Please quote every entry below verbatim, from the first to the last, and omit the pictures from your answer.

┄┄┄┄┄┄┄┄┄┄

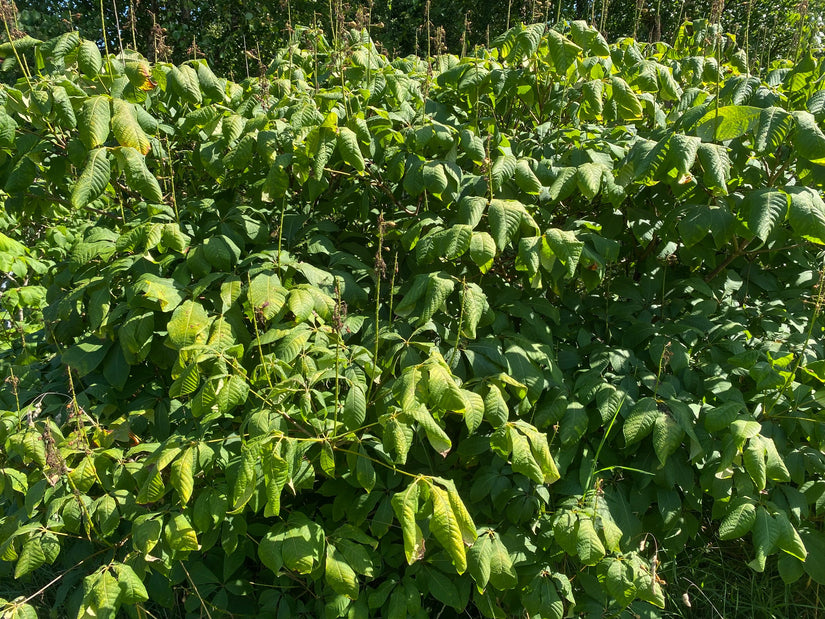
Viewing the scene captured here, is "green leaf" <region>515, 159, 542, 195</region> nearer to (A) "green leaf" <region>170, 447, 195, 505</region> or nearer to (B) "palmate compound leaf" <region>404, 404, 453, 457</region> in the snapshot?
(B) "palmate compound leaf" <region>404, 404, 453, 457</region>

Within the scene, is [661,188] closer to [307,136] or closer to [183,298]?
[307,136]

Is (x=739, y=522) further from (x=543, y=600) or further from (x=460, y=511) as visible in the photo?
(x=460, y=511)

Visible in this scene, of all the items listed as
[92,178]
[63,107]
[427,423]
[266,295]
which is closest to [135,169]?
[92,178]

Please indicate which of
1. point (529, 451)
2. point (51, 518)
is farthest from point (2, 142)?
point (529, 451)

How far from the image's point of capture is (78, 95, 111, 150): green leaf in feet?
6.14

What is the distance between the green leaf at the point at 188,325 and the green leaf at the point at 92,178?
1.29 ft

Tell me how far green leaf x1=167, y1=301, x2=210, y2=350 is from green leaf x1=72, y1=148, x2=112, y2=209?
392 millimetres

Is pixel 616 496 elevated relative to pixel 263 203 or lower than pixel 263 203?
lower

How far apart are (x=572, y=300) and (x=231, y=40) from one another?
27.2 feet

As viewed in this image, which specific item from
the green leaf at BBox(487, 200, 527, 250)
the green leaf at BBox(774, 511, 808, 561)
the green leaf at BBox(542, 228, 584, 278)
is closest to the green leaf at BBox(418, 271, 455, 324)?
the green leaf at BBox(487, 200, 527, 250)

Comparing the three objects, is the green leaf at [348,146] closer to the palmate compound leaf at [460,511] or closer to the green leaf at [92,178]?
the green leaf at [92,178]

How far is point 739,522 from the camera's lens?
1858mm

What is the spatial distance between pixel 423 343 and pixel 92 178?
1027 mm

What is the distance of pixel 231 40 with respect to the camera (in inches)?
361
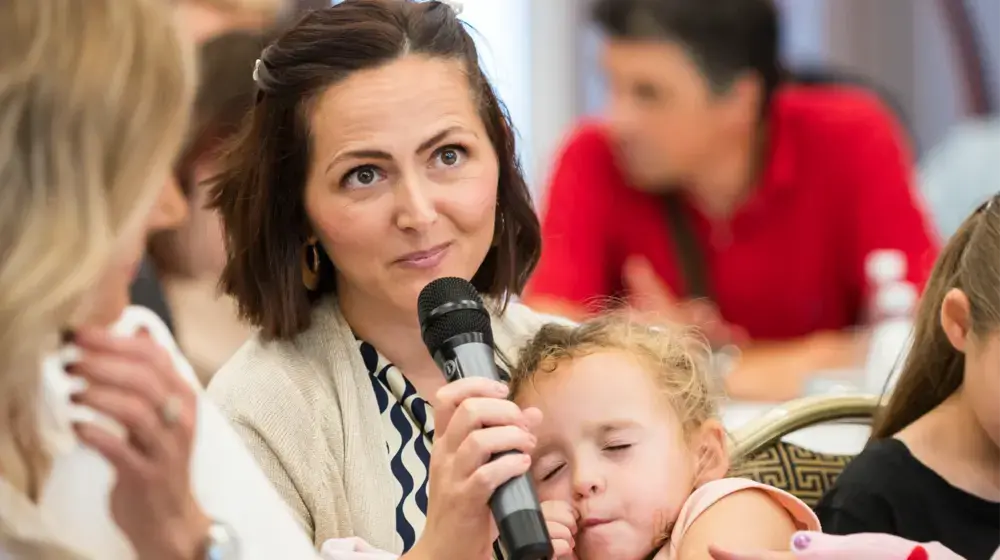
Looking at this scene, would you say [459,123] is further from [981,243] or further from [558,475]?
[981,243]

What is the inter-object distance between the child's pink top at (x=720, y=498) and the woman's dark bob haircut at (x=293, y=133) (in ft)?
1.64

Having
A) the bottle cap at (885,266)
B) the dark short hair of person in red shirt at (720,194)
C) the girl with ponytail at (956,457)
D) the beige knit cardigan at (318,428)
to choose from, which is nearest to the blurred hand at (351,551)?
the beige knit cardigan at (318,428)

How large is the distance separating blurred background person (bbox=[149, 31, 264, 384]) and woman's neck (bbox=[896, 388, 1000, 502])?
1164 millimetres

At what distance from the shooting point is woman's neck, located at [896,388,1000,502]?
64.5 inches

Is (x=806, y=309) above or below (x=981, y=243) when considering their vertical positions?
above

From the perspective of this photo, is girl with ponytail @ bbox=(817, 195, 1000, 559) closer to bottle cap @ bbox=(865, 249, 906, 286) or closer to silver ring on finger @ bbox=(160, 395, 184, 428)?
silver ring on finger @ bbox=(160, 395, 184, 428)

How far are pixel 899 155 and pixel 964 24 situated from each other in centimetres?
225

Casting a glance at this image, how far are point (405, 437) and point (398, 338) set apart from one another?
0.40ft

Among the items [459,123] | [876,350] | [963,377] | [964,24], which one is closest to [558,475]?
[459,123]

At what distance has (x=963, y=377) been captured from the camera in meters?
1.72

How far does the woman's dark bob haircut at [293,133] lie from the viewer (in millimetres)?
1586

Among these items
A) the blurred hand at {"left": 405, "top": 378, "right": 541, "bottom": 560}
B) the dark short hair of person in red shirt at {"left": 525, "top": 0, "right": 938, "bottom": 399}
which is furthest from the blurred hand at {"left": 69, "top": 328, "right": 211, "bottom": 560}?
the dark short hair of person in red shirt at {"left": 525, "top": 0, "right": 938, "bottom": 399}

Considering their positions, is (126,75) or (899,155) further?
(899,155)

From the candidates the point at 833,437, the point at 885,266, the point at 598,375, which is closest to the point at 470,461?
the point at 598,375
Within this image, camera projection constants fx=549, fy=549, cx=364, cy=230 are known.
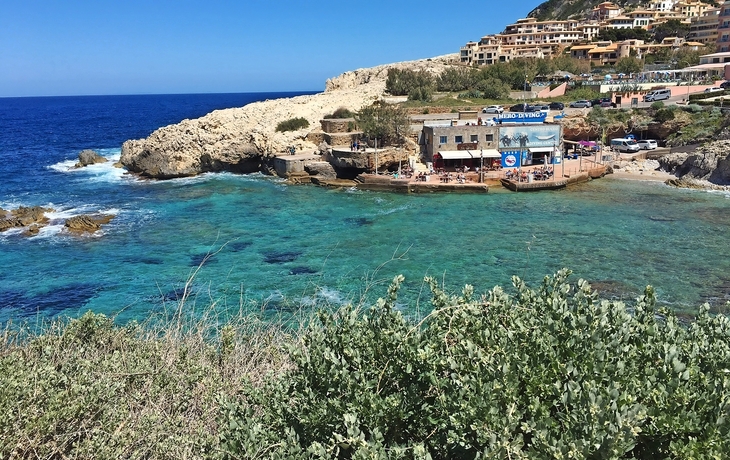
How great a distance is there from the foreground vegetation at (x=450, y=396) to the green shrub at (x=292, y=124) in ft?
127

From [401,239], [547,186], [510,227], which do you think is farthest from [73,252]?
[547,186]

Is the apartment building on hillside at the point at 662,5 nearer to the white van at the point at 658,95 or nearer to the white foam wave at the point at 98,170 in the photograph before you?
the white van at the point at 658,95

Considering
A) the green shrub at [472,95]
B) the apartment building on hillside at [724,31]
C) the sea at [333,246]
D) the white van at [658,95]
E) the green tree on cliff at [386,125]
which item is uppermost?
the apartment building on hillside at [724,31]

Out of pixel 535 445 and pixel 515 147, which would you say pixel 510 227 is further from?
pixel 535 445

┄┄┄┄┄┄┄┄┄┄

- [Result for this task]
Viewing the scene captured here, is "green leaf" <region>515, 159, 542, 195</region> nearer to (A) "green leaf" <region>170, 447, 195, 505</region> or nearer to (B) "palmate compound leaf" <region>404, 404, 453, 457</region> in the snapshot?
(B) "palmate compound leaf" <region>404, 404, 453, 457</region>

Within the scene, is [661,188] closer to [307,136] or closer to [183,298]?
[307,136]

Is (x=739, y=522) further from (x=543, y=600) or further from (x=460, y=511) as visible in the photo?
(x=460, y=511)

Visible in this scene, of all the items listed as
[92,178]
[63,107]
[427,423]
[266,295]
which is closest to [135,169]?
[92,178]

Please indicate which of
1. point (529, 451)
2. point (51, 518)
is farthest from point (2, 142)?
point (529, 451)

How far from the image's point of capture is (78, 95, 111, 150): green leaf in feet?
6.14

What is the distance between the green leaf at the point at 188,325 and the green leaf at the point at 92,178?
1.29 ft

Tell me how far green leaf x1=167, y1=301, x2=210, y2=350 is from green leaf x1=72, y1=148, x2=112, y2=209?
392 millimetres

Is pixel 616 496 elevated relative to pixel 263 203 or lower than pixel 263 203?
lower

How far apart are (x=572, y=300) and (x=231, y=40) from one another?
27.2 feet

As viewed in this image, which specific item from
the green leaf at BBox(487, 200, 527, 250)
the green leaf at BBox(774, 511, 808, 561)
the green leaf at BBox(542, 228, 584, 278)
is closest to the green leaf at BBox(418, 271, 455, 324)?
the green leaf at BBox(487, 200, 527, 250)

Comparing the three objects, is the green leaf at [348,146] closer to the palmate compound leaf at [460,511] or closer to the green leaf at [92,178]?
the green leaf at [92,178]

How far is point 739,522 from the camera's lens?
1858mm

What is the spatial distance between pixel 423 343 and pixel 92 178?
1027 mm

What is the distance of pixel 231 40 with respect to the camera (in inches)?
361
Looking at this scene, would you say [459,123] is further from [981,243] or further from [558,475]?
[981,243]

What is the inter-object distance between the child's pink top at (x=720, y=498) and the woman's dark bob haircut at (x=293, y=133) (in ft)?
1.64

Having
A) the bottle cap at (885,266)
B) the dark short hair of person in red shirt at (720,194)
C) the girl with ponytail at (956,457)
D) the beige knit cardigan at (318,428)
to choose from, which is nearest to the blurred hand at (351,551)?
the beige knit cardigan at (318,428)

How large is the distance separating blurred background person (bbox=[149, 31, 264, 384]) and woman's neck (bbox=[896, 388, 1000, 502])?
1164 millimetres

At what distance from the shooting point is woman's neck, located at [896,388,1000,502]?
64.5 inches

Is (x=806, y=309) above or below (x=981, y=243) when considering their vertical positions?
above

From the perspective of this photo, is girl with ponytail @ bbox=(817, 195, 1000, 559) closer to bottle cap @ bbox=(865, 249, 906, 286) or closer to silver ring on finger @ bbox=(160, 395, 184, 428)?
silver ring on finger @ bbox=(160, 395, 184, 428)

How far are pixel 899 155 and pixel 964 24 situated from each other in centimetres?
225

Casting a glance at this image, how far are point (405, 437) and point (398, 338) set apart from one another?
0.40ft

Among the items [459,123] | [876,350] | [963,377] | [964,24], which one is closest to [558,475]?
[459,123]

At what distance has (x=963, y=377) been captured from the camera in meters?
1.72

How far does the woman's dark bob haircut at [293,133] lie from the viewer (in millimetres)?
1586

Among these items
A) the blurred hand at {"left": 405, "top": 378, "right": 541, "bottom": 560}
B) the dark short hair of person in red shirt at {"left": 525, "top": 0, "right": 938, "bottom": 399}
which is furthest from the blurred hand at {"left": 69, "top": 328, "right": 211, "bottom": 560}?
the dark short hair of person in red shirt at {"left": 525, "top": 0, "right": 938, "bottom": 399}

Considering their positions, is (126,75) or (899,155) further?
(899,155)

From the candidates the point at 833,437, the point at 885,266, the point at 598,375, which is closest to the point at 470,461?
the point at 598,375
Within this image, camera projection constants fx=549, fy=549, cx=364, cy=230 are known.
How great a distance is there from the foreground vegetation at (x=450, y=396) to the green shrub at (x=292, y=124) in ft?
127

From [401,239], [547,186], [510,227], which do you think is farthest from [73,252]?
[547,186]

Is the apartment building on hillside at the point at 662,5 nearer to the white van at the point at 658,95 or nearer to the white foam wave at the point at 98,170 in the photograph before you?
the white van at the point at 658,95

Considering
A) the green shrub at [472,95]
B) the apartment building on hillside at [724,31]
C) the sea at [333,246]
D) the white van at [658,95]
E) the green tree on cliff at [386,125]
which item is uppermost?
the apartment building on hillside at [724,31]

Out of pixel 535 445 and pixel 515 147, which would you say pixel 510 227 is further from?
pixel 535 445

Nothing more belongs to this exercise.